The core SQL structure never changes - we just add new functions for new data types!


Real-World Applications

Uber/Lyft 23andMe Spotify
PostGIS queries match riders with nearby drivers in real-time DNA similarity queries find your genetic relatives Vector queries power "songs like this" recommendations

Try It Yourself: BigQuery Public Datasets

-- Real queries you can run today (free tier)!

-- 1. Geographic: Find all Starbucks in San Francisco
SELECT name, address, geom
FROM `bigquery-public-data.geo_openstreetmap.planet_features`
WHERE feature_type = 'amenity' 
  AND tags['amenity'] = 'cafe'
  AND tags['name'] LIKE '%Starbucks%'
  AND ST_DWITHIN(geom, ST_GEOGPOINT(-122.4194, 37.7749), 10000);

-- 2. Genomic: Analyze COVID variants
SELECT variant_name, country, date, mutation_count
FROM `bigquery-public-data.covid19_genome_sequence.variants`
WHERE mutation_count > 10
ORDER BY date DESC;

-- 3. Weather: Temperature patterns
SELECT 
  name AS station_name,
  MAX(temp) AS max_temp,
  MIN(temp) AS min_temp,
  AVG(wind) AS avg_wind
FROM `bigquery-public-data.noaa_gsod.gsod2024`
WHERE mo = '01' AND da = '01'
GROUP BY name
LIMIT 10;

Different Databases, Different Syntax

Each Database Has Its Own "App Store"

The examples above use BigQuery.

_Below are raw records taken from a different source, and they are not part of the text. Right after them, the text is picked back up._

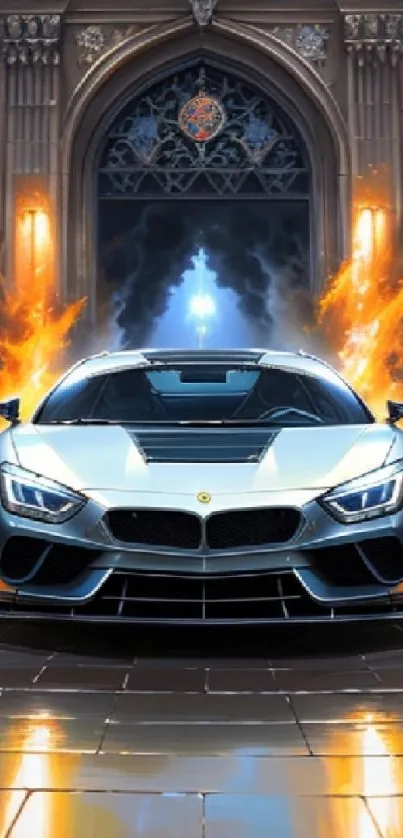 Luxury car surrounded by flames in a gothic hallway, exuding speed and elegance.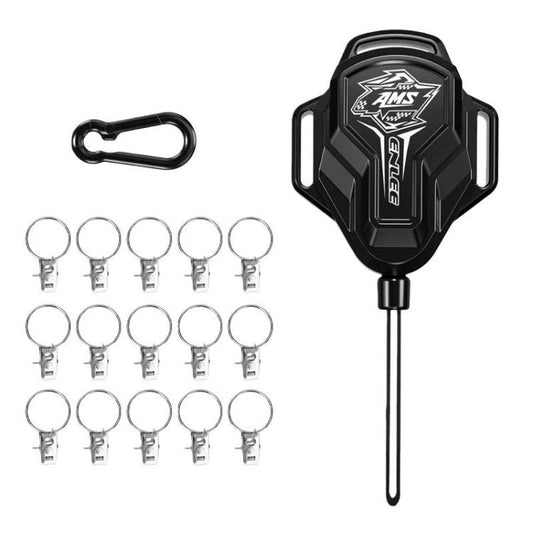 Retractable clothesline reel with black carabiner clip and multiple metal hanging hooks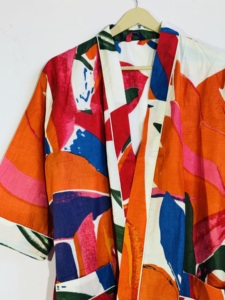 ชุดกิโมโนผ้าฝ้ายพิมพ์ลายหลากสี |   เสื้อคลุมยาวลายพิมพ์นามธรรม |   เสื้อผ้าลำลองสำหรับผู้หญิง - Product Image 3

Other databases have similar features with slightly different syntax:

Database Geographic JSON Vectors Genomics
PostgreSQL PostGIS extension Native JSON/JSONB pgvector BioSQL
MySQL Spatial functions JSON functions - -
Snowflake Geospatial VARIANT type Vector functions -
SQLite SpatiaLite JSON1 extension - -

Core SQL stays the same, special functions vary. Check your database docs!


The Evolution Continues

SQL Through the Decades:
1970s: Numbers and text
1990s: + Dates and binary data
2000s: + XML and spatial
2010s: + JSON and arrays  
2020s: + Vectors and ML
2030s: + Quantum data?

Your SQL skills adapt to whatever comes next!